National Security Expert Warns Far-Right 'Vanilla ISIS' Groups 'Sound Very Similar To The Taliban'
Peter Zay/Anadolu Agency/Getty Images

Far right fringe groups are not a joke–they pose a legitimate national security risk to the United States.

That's the lesson Harvard professor and CNN national security analyst Juliette Kayyem wants us to learn.

During an interview with CNN political commentator Anderson Cooper, Kayyem concurred with Cooper's observation that "white supremacists" and "violent anti-government extremists" are a major concern for law enforcement.
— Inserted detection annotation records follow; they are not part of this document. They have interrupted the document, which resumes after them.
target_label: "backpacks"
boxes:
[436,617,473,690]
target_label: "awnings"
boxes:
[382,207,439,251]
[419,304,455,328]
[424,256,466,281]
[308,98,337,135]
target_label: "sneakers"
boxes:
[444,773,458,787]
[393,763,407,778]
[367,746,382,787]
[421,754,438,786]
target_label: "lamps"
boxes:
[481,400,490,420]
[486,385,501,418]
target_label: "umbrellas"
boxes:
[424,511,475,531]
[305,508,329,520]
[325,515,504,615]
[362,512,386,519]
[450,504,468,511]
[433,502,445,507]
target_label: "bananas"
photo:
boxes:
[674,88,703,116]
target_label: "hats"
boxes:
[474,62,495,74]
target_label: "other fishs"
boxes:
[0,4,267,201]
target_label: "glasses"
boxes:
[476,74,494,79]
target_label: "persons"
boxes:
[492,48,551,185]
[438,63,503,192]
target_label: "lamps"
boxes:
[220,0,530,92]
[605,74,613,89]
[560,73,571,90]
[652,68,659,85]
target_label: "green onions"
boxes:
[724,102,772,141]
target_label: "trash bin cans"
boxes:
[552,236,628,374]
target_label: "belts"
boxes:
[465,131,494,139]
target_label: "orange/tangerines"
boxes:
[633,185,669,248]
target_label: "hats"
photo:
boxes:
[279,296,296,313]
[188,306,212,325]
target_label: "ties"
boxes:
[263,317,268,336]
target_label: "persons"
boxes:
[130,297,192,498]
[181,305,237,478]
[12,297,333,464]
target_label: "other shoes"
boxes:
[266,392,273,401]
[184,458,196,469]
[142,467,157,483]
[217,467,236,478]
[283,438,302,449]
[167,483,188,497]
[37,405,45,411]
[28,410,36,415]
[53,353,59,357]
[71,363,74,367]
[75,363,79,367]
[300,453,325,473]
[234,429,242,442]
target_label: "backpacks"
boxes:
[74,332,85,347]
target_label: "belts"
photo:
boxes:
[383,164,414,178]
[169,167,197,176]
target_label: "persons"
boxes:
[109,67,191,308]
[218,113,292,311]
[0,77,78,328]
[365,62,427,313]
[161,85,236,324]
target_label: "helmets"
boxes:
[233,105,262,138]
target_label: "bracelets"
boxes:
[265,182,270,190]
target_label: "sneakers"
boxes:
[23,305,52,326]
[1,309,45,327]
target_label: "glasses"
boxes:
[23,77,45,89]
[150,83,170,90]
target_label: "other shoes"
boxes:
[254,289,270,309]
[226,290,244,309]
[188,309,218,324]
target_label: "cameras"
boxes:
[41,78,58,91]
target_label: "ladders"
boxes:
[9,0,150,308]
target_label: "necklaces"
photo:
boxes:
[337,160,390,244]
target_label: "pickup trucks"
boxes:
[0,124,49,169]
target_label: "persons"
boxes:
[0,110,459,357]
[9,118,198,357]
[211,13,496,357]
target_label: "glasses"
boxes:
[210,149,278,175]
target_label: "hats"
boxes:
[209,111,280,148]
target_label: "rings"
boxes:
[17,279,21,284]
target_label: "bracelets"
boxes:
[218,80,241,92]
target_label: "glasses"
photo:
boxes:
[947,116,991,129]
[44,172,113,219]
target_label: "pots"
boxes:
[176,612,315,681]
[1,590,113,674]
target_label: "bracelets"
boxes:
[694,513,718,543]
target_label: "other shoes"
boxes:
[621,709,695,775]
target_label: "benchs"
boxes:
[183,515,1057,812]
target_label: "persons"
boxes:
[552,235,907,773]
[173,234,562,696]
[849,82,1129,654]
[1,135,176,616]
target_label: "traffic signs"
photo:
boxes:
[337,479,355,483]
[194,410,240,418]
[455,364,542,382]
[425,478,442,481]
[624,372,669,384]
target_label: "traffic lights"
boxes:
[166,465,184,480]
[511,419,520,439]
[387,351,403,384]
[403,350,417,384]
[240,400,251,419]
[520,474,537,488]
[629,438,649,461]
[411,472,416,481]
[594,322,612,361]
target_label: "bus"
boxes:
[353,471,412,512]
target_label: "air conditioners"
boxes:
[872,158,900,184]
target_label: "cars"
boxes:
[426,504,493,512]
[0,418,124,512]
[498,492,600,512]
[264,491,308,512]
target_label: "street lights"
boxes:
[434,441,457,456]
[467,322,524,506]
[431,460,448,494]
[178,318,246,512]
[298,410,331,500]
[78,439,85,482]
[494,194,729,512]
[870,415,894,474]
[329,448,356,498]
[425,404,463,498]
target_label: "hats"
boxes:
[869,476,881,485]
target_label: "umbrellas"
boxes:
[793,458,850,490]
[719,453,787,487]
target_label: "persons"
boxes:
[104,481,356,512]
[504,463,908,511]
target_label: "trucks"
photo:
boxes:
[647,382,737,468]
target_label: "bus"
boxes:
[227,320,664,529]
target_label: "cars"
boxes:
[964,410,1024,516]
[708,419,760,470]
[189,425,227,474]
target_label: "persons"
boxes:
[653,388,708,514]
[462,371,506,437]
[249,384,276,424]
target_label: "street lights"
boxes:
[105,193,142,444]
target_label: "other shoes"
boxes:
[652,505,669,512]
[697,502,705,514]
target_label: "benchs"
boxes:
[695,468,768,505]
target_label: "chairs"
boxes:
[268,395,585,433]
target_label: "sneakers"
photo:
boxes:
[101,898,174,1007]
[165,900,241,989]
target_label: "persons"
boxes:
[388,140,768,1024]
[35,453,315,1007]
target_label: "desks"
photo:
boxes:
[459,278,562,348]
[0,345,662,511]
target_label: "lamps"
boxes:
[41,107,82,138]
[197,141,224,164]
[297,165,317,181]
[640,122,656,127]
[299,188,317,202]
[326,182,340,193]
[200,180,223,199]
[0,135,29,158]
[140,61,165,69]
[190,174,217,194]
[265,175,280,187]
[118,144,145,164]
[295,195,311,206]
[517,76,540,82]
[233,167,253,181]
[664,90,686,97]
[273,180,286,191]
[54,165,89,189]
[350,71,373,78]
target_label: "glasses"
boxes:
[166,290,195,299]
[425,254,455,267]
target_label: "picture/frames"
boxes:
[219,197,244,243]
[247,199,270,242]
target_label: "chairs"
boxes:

You can watch her interview in the video below.

Juliette Kayyemyoutu.be

Kayyem said:

"We used to joke in our gallows humor...the radicalization of the right we used to call 'Vanilla ISIS' — in other words it was just about radicalization."
"What we have to remember is they're really focused on an image of America — that they don't like this America, the white supremacist groups and right-wing groups."

She noted that the America these groups hate is "this America," and clarified further, comparing them to the Taliban:

"It is this America, a diverse America, one in which women are equal one in which there is diversity... that sounds very similar to the Taliban."
"And so there is a nexus in terms of both the international sentiment of a radicalization or a sort of fascism that we see in the terrorist groups but that's then repeated by the members of Congress, who we've heard recently sort of radicalizing and talking about violence, and then of course, the right wing media machine."
"So this is not surprising, given what their sentiment is."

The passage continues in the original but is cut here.